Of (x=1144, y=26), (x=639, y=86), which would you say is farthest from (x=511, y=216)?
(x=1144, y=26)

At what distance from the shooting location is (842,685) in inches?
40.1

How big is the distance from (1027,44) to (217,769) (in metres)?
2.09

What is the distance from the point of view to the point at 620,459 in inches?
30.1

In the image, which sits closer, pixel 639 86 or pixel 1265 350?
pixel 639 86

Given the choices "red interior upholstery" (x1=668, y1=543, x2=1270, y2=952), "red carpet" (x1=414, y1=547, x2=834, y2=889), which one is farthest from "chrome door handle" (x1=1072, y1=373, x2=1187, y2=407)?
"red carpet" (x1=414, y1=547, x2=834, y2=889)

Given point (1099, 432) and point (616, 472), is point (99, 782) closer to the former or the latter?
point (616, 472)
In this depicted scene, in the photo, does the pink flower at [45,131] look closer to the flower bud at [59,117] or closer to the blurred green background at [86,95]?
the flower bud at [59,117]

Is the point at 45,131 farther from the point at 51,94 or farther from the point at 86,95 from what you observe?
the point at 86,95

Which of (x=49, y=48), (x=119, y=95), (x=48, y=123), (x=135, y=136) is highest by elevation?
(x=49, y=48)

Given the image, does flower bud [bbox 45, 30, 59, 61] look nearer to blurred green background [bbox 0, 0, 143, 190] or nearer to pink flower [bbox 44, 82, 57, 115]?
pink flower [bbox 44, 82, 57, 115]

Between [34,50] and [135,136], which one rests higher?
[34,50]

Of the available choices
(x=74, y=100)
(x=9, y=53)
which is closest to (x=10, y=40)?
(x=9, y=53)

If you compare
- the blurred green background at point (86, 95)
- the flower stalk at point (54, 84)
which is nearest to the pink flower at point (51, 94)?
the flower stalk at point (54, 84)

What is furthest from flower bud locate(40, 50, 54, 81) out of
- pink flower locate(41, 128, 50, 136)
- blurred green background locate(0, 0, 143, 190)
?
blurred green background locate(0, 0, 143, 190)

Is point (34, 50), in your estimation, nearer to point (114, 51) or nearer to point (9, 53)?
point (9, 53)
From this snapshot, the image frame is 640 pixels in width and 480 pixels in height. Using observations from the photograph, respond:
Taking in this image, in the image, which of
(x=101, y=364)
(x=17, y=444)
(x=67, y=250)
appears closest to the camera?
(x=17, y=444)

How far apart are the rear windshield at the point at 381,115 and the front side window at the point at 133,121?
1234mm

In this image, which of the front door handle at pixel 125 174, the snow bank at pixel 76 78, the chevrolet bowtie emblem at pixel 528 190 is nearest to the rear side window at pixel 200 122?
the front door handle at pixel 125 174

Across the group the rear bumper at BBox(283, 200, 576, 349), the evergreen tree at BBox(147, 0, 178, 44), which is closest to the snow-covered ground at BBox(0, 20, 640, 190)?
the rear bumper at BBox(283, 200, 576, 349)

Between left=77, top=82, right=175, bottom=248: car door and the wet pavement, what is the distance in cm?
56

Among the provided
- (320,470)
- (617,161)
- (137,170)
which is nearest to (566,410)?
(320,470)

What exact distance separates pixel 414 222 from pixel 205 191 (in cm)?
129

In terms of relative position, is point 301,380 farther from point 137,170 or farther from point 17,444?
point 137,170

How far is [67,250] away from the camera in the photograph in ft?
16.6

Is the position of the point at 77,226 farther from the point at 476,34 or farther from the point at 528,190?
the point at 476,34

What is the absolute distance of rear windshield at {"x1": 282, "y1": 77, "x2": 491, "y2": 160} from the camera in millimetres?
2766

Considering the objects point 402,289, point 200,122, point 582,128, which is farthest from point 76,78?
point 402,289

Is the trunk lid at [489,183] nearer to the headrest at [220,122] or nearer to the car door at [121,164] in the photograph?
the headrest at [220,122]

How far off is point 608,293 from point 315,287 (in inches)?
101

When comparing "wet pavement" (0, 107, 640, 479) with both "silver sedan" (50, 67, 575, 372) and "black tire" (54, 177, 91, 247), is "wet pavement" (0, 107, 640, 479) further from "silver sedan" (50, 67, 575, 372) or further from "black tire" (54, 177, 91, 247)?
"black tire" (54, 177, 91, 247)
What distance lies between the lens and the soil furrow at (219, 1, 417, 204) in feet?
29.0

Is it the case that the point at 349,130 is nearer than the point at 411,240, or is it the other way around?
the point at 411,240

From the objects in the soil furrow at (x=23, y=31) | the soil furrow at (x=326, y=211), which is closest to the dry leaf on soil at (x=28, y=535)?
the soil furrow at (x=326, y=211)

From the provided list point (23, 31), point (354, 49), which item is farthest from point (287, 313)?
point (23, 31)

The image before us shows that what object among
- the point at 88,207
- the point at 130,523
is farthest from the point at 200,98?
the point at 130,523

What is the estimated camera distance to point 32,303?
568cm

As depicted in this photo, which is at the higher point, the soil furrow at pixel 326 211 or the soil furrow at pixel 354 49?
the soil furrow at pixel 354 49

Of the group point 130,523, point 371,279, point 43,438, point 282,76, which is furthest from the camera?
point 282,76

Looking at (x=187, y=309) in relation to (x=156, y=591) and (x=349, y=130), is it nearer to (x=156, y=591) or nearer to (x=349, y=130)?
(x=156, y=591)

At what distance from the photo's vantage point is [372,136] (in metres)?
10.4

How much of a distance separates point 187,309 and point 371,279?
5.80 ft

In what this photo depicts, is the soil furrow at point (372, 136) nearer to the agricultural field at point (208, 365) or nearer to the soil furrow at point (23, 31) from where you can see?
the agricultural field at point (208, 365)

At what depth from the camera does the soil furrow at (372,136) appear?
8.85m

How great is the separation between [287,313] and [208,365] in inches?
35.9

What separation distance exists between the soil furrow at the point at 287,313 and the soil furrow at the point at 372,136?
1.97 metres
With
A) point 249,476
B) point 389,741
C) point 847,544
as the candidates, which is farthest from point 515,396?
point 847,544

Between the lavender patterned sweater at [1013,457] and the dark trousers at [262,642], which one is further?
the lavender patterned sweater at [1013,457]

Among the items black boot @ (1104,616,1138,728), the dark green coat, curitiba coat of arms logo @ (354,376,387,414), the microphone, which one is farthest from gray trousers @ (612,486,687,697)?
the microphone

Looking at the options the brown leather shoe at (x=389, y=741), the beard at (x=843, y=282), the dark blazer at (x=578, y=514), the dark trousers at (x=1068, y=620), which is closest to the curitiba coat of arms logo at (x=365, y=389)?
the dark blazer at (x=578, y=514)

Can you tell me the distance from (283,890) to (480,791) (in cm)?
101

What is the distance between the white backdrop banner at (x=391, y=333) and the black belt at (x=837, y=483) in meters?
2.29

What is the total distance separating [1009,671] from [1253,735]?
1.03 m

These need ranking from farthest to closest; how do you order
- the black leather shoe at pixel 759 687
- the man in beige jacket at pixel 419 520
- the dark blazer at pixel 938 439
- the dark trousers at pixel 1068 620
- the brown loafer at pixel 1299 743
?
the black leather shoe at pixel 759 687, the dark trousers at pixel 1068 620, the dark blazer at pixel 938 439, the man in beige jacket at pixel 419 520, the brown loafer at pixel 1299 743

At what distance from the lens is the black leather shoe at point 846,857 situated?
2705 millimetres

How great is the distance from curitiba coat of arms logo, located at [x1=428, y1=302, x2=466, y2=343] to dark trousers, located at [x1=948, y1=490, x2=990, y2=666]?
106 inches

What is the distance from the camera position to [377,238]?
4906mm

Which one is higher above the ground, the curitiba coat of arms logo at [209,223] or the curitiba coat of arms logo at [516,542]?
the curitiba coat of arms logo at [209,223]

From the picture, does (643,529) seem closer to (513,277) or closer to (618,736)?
========================
■ Exercise aim ■
Output all records verbatim.

■ Result ■
Of (x=1144, y=26), (x=639, y=86), which would you say is farthest from (x=511, y=216)?
(x=1144, y=26)

At what distance from the shooting location is (842,685) in inches?
40.1

How big is the distance from (1027,44) to (217,769) (in metres)?
2.09

What is the distance from the point of view to the point at 620,459 in inches?
30.1

In the image, which sits closer, pixel 639 86 or pixel 1265 350?
pixel 639 86

Given the choices "red interior upholstery" (x1=668, y1=543, x2=1270, y2=952), "red carpet" (x1=414, y1=547, x2=834, y2=889), which one is farthest from "chrome door handle" (x1=1072, y1=373, x2=1187, y2=407)?
"red carpet" (x1=414, y1=547, x2=834, y2=889)

Given point (1099, 432) and point (616, 472), is point (99, 782) closer to the former or the latter?
point (616, 472)
In this depicted scene, in the photo, does the pink flower at [45,131] look closer to the flower bud at [59,117] or closer to the blurred green background at [86,95]?
the flower bud at [59,117]

Is the point at 45,131 farther from the point at 51,94 or farther from the point at 86,95 from what you observe?
the point at 86,95

Which of (x=49, y=48), (x=119, y=95), (x=48, y=123), (x=135, y=136) is highest by elevation?
(x=49, y=48)

Given the image, does flower bud [bbox 45, 30, 59, 61] look nearer to blurred green background [bbox 0, 0, 143, 190] or nearer to pink flower [bbox 44, 82, 57, 115]?
pink flower [bbox 44, 82, 57, 115]

Between [34,50] and [135,136], which one rests higher?
[34,50]

Of the available choices
(x=74, y=100)
(x=9, y=53)
which is closest to (x=10, y=40)?
(x=9, y=53)

If you compare
- the blurred green background at point (86, 95)
- the flower stalk at point (54, 84)
which is nearest to the pink flower at point (51, 94)?
the flower stalk at point (54, 84)

What is furthest from flower bud locate(40, 50, 54, 81) out of
- pink flower locate(41, 128, 50, 136)
- blurred green background locate(0, 0, 143, 190)
?
blurred green background locate(0, 0, 143, 190)

Is point (34, 50), in your estimation, nearer to point (114, 51) or nearer to point (9, 53)?
point (9, 53)
From this snapshot, the image frame is 640 pixels in width and 480 pixels in height. Using observations from the photograph, respond:
Taking in this image, in the image, which of
(x=101, y=364)
(x=17, y=444)
(x=67, y=250)
appears closest to the camera?
(x=17, y=444)

How far apart are the rear windshield at the point at 381,115 and the front side window at the point at 133,121?
1234mm

In this image, which of the front door handle at pixel 125 174, the snow bank at pixel 76 78, the chevrolet bowtie emblem at pixel 528 190 is nearest to the rear side window at pixel 200 122?
the front door handle at pixel 125 174

Across the group the rear bumper at BBox(283, 200, 576, 349), the evergreen tree at BBox(147, 0, 178, 44), which is closest to the snow-covered ground at BBox(0, 20, 640, 190)?
the rear bumper at BBox(283, 200, 576, 349)

Between left=77, top=82, right=175, bottom=248: car door and the wet pavement, what is the distance in cm?
56

Among the provided
- (320,470)
- (617,161)
- (137,170)
which is nearest to (566,410)?
(320,470)

What exact distance separates pixel 414 222 from pixel 205 191 (in cm)?
129

In terms of relative position, is point 301,380 farther from point 137,170 or farther from point 17,444?
point 137,170

How far is [67,250] away from the camera in the photograph in ft?
16.6

Is the position of the point at 77,226 farther from the point at 476,34 or farther from the point at 528,190?
the point at 476,34

What is the absolute distance of rear windshield at {"x1": 282, "y1": 77, "x2": 491, "y2": 160} from the camera in millimetres?
2766

Considering the objects point 402,289, point 200,122, point 582,128, which is farthest from point 76,78?
point 402,289

Is the trunk lid at [489,183] nearer to the headrest at [220,122] or nearer to the car door at [121,164] in the photograph?
the headrest at [220,122]

How far off is point 608,293 from point 315,287 (in inches)?
101

When comparing "wet pavement" (0, 107, 640, 479) with both "silver sedan" (50, 67, 575, 372) and "black tire" (54, 177, 91, 247), is "wet pavement" (0, 107, 640, 479) further from "silver sedan" (50, 67, 575, 372) or further from "black tire" (54, 177, 91, 247)?
"black tire" (54, 177, 91, 247)
What distance lies between the lens and the soil furrow at (219, 1, 417, 204) in feet?
29.0

Is it the case that the point at 349,130 is nearer than the point at 411,240, or is it the other way around?
the point at 411,240

From the objects in the soil furrow at (x=23, y=31) | the soil furrow at (x=326, y=211), which is closest to the dry leaf on soil at (x=28, y=535)?
the soil furrow at (x=326, y=211)

From the provided list point (23, 31), point (354, 49), which item is farthest from point (287, 313)?
point (23, 31)

The image before us shows that what object among
- the point at 88,207
- the point at 130,523
is farthest from the point at 200,98?
the point at 130,523

What is the estimated camera distance to point 32,303?
568cm

As depicted in this photo, which is at the higher point, the soil furrow at pixel 326 211 or the soil furrow at pixel 354 49?
the soil furrow at pixel 354 49

Of the group point 130,523, point 371,279, point 43,438, point 282,76, which is furthest from the camera?
point 282,76

Looking at (x=187, y=309) in relation to (x=156, y=591) and (x=349, y=130), is it nearer to (x=156, y=591) or nearer to (x=349, y=130)?
(x=156, y=591)

At what distance from the photo's vantage point is [372,136] (in metres)?
10.4

How much of a distance separates point 187,309 and point 371,279?
5.80 ft

In what this photo depicts, is the soil furrow at point (372, 136) nearer to the agricultural field at point (208, 365) or nearer to the soil furrow at point (23, 31) from where you can see?
the agricultural field at point (208, 365)

At what depth from the camera does the soil furrow at (372,136) appear?
8.85m

How great is the separation between [287,313] and [208,365] in inches?
35.9

What separation distance exists between the soil furrow at the point at 287,313 and the soil furrow at the point at 372,136?
1.97 metres
With
A) point 249,476
B) point 389,741
C) point 847,544
as the candidates, which is farthest from point 515,396?
point 847,544

Between the lavender patterned sweater at [1013,457] and the dark trousers at [262,642], which one is further?
the lavender patterned sweater at [1013,457]

Among the items black boot @ (1104,616,1138,728), the dark green coat, curitiba coat of arms logo @ (354,376,387,414), the microphone, which one is farthest from gray trousers @ (612,486,687,697)?
the microphone

Looking at the options the brown leather shoe at (x=389, y=741), the beard at (x=843, y=282), the dark blazer at (x=578, y=514), the dark trousers at (x=1068, y=620), which is closest to the curitiba coat of arms logo at (x=365, y=389)?
the dark blazer at (x=578, y=514)

Can you tell me the distance from (283,890) to (480,791) (in cm)?
101

What is the distance between the white backdrop banner at (x=391, y=333) and the black belt at (x=837, y=483) in meters?
2.29

What is the total distance separating [1009,671] from [1253,735]?
1.03 m

These need ranking from farthest to closest; how do you order
- the black leather shoe at pixel 759 687
- the man in beige jacket at pixel 419 520
- the dark blazer at pixel 938 439
- the dark trousers at pixel 1068 620
- the brown loafer at pixel 1299 743
?
the black leather shoe at pixel 759 687, the dark trousers at pixel 1068 620, the dark blazer at pixel 938 439, the man in beige jacket at pixel 419 520, the brown loafer at pixel 1299 743

At what distance from the lens is the black leather shoe at point 846,857 situated?
2705 millimetres

How great is the distance from curitiba coat of arms logo, located at [x1=428, y1=302, x2=466, y2=343] to dark trousers, located at [x1=948, y1=490, x2=990, y2=666]?
106 inches

What is the distance from the camera position to [377,238]?
4906mm

Which one is higher above the ground, the curitiba coat of arms logo at [209,223] or the curitiba coat of arms logo at [516,542]?
the curitiba coat of arms logo at [209,223]

From the picture, does (643,529) seem closer to (513,277) or closer to (618,736)?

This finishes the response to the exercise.